[[ PROVIDED PASSAGE open ]]
The Birds and the Bees, and a Wagon

The story below is a preview from our September/October 2017 issue. For the full story Subscribe today, view our FREE interactive digital edition or download our FREE iOS app!


A look at a different kind of “marriage.”



At first glance, she appears much older than she really is. We’ve been together for a decade and although my family members have taken it upon themselves to feel embarrassed for me—being with her at her age and weathered body—I stay. They tell me this has gone on long enough, that it’s time, but I’m just not ready to say goodbye. At this point in her life, there’s significant leakage—so much that she must sleep on an absorbent bed. Family members point out her flawed body and odor as reasons enough for change. But we’ve been through so much together—it’s just not that simple, leaving her for a younger model.

The Subaru Forester’s initial purpose was that of transporter: an engine, some tires, seats— a set-up capable of taking me, now college graduate, as far from Roanoke as possible. Claude Piche, who played hockey for the Roanoke Valley Rebels in the ‘70s, found the all-wheel drive wagon, a white 1999 model that I’d be with day in and day out for the next 10 years of my life. She handled New Mexico’s high desert terrain with ease, much more effectively than I did. She took me to Asheville for a year to enjoy the eclectic restaurants and the breweries. Soon after our return to Roanoke, we met my future wife, Dana. She had also just recently returned to Roanoke after bolting the city after high school for Colorado and then northern California for six years.
[[ PROVIDED PASSAGE closed ]]
[[ INFORMATION GIVEN open ]]
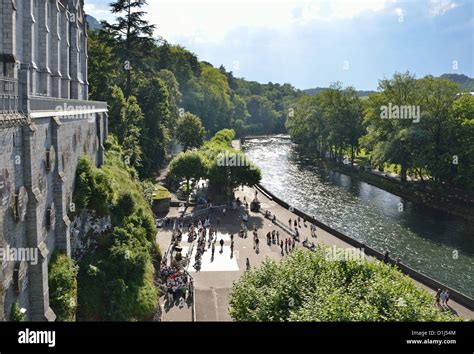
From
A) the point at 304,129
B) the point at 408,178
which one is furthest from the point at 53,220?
the point at 304,129

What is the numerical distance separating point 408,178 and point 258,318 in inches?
2207

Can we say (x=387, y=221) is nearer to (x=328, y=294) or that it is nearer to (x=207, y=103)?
(x=328, y=294)

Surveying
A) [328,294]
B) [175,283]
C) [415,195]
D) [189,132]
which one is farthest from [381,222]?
[189,132]

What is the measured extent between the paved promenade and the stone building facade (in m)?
8.48

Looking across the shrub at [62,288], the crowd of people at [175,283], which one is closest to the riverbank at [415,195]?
the crowd of people at [175,283]

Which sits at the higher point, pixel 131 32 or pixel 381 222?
pixel 131 32

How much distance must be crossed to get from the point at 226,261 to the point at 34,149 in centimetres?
1823

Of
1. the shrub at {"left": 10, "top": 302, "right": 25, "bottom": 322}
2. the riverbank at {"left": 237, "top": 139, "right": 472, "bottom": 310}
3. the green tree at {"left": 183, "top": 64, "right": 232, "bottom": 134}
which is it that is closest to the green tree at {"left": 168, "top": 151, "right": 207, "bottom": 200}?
the riverbank at {"left": 237, "top": 139, "right": 472, "bottom": 310}

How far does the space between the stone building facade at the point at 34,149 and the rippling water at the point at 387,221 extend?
26.6 meters

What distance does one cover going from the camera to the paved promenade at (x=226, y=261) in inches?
982

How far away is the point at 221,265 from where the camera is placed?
103 feet

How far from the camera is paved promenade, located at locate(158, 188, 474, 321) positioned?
2495cm

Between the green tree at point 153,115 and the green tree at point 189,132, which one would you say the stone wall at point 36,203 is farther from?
the green tree at point 189,132

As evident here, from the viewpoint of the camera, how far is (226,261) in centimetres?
[[ INFORMATION GIVEN closed ]]
### [WHAT YOU WILL DO]
A) Please answer these questions from the essay about the Subaru wagon, one per line and marked (i), (ii), (iii):
(i) How long has the narrator been with the wagon?
(ii) What model and year is the wagon?
(iii) Who found the wagon?
B) From the essay about the Subaru wagon, list every place where the narrator or Dana spent time.
The entries have no connection to the essay about the Subaru wagon.

### [ANSWER SET]
A)
(i) A decade (10 years).
(ii) A white 1999 Subaru Forester.
(iii) Claude Piche.

B) Roanoke, New Mexico, Asheville, Colorado, northern California